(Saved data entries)

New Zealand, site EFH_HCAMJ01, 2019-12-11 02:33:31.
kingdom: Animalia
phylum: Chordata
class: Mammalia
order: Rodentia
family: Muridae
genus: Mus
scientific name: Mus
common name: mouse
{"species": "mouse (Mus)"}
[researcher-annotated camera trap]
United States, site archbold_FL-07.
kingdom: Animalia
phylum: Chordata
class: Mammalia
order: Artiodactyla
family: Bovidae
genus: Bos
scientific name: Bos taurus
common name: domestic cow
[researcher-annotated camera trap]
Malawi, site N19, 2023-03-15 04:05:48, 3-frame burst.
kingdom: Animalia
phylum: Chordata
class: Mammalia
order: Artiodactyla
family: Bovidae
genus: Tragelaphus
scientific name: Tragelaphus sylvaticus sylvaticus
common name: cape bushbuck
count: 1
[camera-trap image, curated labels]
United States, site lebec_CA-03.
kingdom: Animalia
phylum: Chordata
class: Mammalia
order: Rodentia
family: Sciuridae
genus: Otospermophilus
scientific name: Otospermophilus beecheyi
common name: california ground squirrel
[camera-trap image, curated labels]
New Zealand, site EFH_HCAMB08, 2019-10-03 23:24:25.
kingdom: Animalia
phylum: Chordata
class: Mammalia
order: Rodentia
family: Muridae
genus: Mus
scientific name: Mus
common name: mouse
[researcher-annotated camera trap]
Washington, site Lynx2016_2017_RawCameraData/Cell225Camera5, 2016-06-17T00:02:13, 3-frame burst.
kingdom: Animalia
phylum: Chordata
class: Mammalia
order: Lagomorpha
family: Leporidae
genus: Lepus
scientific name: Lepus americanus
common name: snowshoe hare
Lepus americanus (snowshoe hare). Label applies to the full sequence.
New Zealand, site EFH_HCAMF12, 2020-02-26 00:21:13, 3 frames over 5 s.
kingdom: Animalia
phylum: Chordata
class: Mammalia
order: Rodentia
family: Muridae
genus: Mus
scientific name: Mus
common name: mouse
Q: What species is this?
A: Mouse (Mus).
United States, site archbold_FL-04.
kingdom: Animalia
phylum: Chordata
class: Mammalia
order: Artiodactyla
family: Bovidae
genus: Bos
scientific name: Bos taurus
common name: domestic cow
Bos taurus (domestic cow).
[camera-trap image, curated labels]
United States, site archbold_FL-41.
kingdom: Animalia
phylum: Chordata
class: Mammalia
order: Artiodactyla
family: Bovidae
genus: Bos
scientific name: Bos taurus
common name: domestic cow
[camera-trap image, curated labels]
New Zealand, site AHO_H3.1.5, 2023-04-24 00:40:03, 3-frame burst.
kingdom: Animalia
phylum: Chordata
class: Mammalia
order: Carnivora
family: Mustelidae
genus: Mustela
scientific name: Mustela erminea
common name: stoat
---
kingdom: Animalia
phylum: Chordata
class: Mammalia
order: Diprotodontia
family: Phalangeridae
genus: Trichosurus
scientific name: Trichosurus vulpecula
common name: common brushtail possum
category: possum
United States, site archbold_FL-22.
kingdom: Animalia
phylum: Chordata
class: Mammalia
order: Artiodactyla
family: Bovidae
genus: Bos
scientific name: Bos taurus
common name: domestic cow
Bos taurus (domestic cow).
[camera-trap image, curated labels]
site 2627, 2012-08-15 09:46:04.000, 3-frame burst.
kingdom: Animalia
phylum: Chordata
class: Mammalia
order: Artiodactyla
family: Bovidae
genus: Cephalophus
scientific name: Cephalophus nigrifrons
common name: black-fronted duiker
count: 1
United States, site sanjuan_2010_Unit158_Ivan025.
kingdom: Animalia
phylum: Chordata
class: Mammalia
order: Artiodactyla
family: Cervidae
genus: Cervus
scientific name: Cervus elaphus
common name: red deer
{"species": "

** EXERCISE DIRECTIONS **
This exercise requires the entries above to be restated exactly.

** EXERCISE OUTPUT **
New Zealand, site EFH_HCAMJ01, 2019-12-11 02:33:31.
kingdom: Animalia
phylum: Chordata
class: Mammalia
order: Rodentia
family: Muridae
genus: Mus
scientific name: Mus
common name: mouse
{"species": "mouse (Mus)"}
[researcher-annotated camera trap]
United States, site archbold_FL-07.
kingdom: Animalia
phylum: Chordata
class: Mammalia
order: Artiodactyla
family: Bovidae
genus: Bos
scientific name: Bos taurus
common name: domestic cow
[researcher-annotated camera trap]
Malawi, site N19, 2023-03-15 04:05:48, 3-frame burst.
kingdom: Animalia
phylum: Chordata
class: Mammalia
order: Artiodactyla
family: Bovidae
genus: Tragelaphus
scientific name: Tragelaphus sylvaticus sylvaticus
common name: cape bushbuck
count: 1
[camera-trap image, curated labels]
United States, site lebec_CA-03.
kingdom: Animalia
phylum: Chordata
class: Mammalia
order: Rodentia
family: Sciuridae
genus: Otospermophilus
scientific name: Otospermophilus beecheyi
common name: california ground squirrel
[camera-trap image, curated labels]
New Zealand, site EFH_HCAMB08, 2019-10-03 23:24:25.
kingdom: Animalia
phylum: Chordata
class: Mammalia
order: Rodentia
family: Muridae
genus: Mus
scientific name: Mus
common name: mouse
[researcher-annotated camera trap]
Washington, site Lynx2016_2017_RawCameraData/Cell225Camera5, 2016-06-17T00:02:13, 3-frame burst.
kingdom: Animalia
phylum: Chordata
class: Mammalia
order: Lagomorpha
family: Leporidae
genus: Lepus
scientific name: Lepus americanus
common name: snowshoe hare
Lepus americanus (snowshoe hare). Label applies to the full sequence.
New Zealand, site EFH_HCAMF12, 2020-02-26 00:21:13, 3 frames over 5 s.
kingdom: Animalia
phylum: Chordata
class: Mammalia
order: Rodentia
family: Muridae
genus: Mus
scientific name: Mus
common name: mouse
Q: What species is this?
A: Mouse (Mus).
United States, site archbold_FL-04.
kingdom: Animalia
phylum: Chordata
class: Mammalia
order: Artiodactyla
family: Bovidae
genus: Bos
scientific name: Bos taurus
common name: domestic cow
Bos taurus (domestic cow).
[camera-trap image, curated labels]
United States, site archbold_FL-41.
kingdom: Animalia
phylum: Chordata
class: Mammalia
order: Artiodactyla
family: Bovidae
genus: Bos
scientific name: Bos taurus
common name: domestic cow
[camera-trap image, curated labels]
New Zealand, site AHO_H3.1.5, 2023-04-24 00:40:03, 3-frame burst.
kingdom: Animalia
phylum: Chordata
class: Mammalia
order: Carnivora
family: Mustelidae
genus: Mustela
scientific name: Mustela erminea
common name: stoat
---
kingdom: Animalia
phylum: Chordata
class: Mammalia
order: Diprotodontia
family: Phalangeridae
genus: Trichosurus
scientific name: Trichosurus vulpecula
common name: common brushtail possum
category: possum
United States, site archbold_FL-22.
kingdom: Animalia
phylum: Chordata
class: Mammalia
order: Artiodactyla
family: Bovidae
genus: Bos
scientific name: Bos taurus
common name: domestic cow
Bos taurus (domestic cow).
[camera-trap image, curated labels]
site 2627, 2012-08-15 09:46:04.000, 3-frame burst.
kingdom: Animalia
phylum: Chordata
class: Mammalia
order: Artiodactyla
family: Bovidae
genus: Cephalophus
scientific name: Cephalophus nigrifrons
common name: black-fronted duiker
count: 1
United States, site sanjuan_2010_Unit158_Ivan025.
kingdom: Animalia
phylum: Chordata
class: Mammalia
order: Artiodactyla
family: Cervidae
genus: Cervus
scientific name: Cervus elaphus
common name: red deer
{"species": "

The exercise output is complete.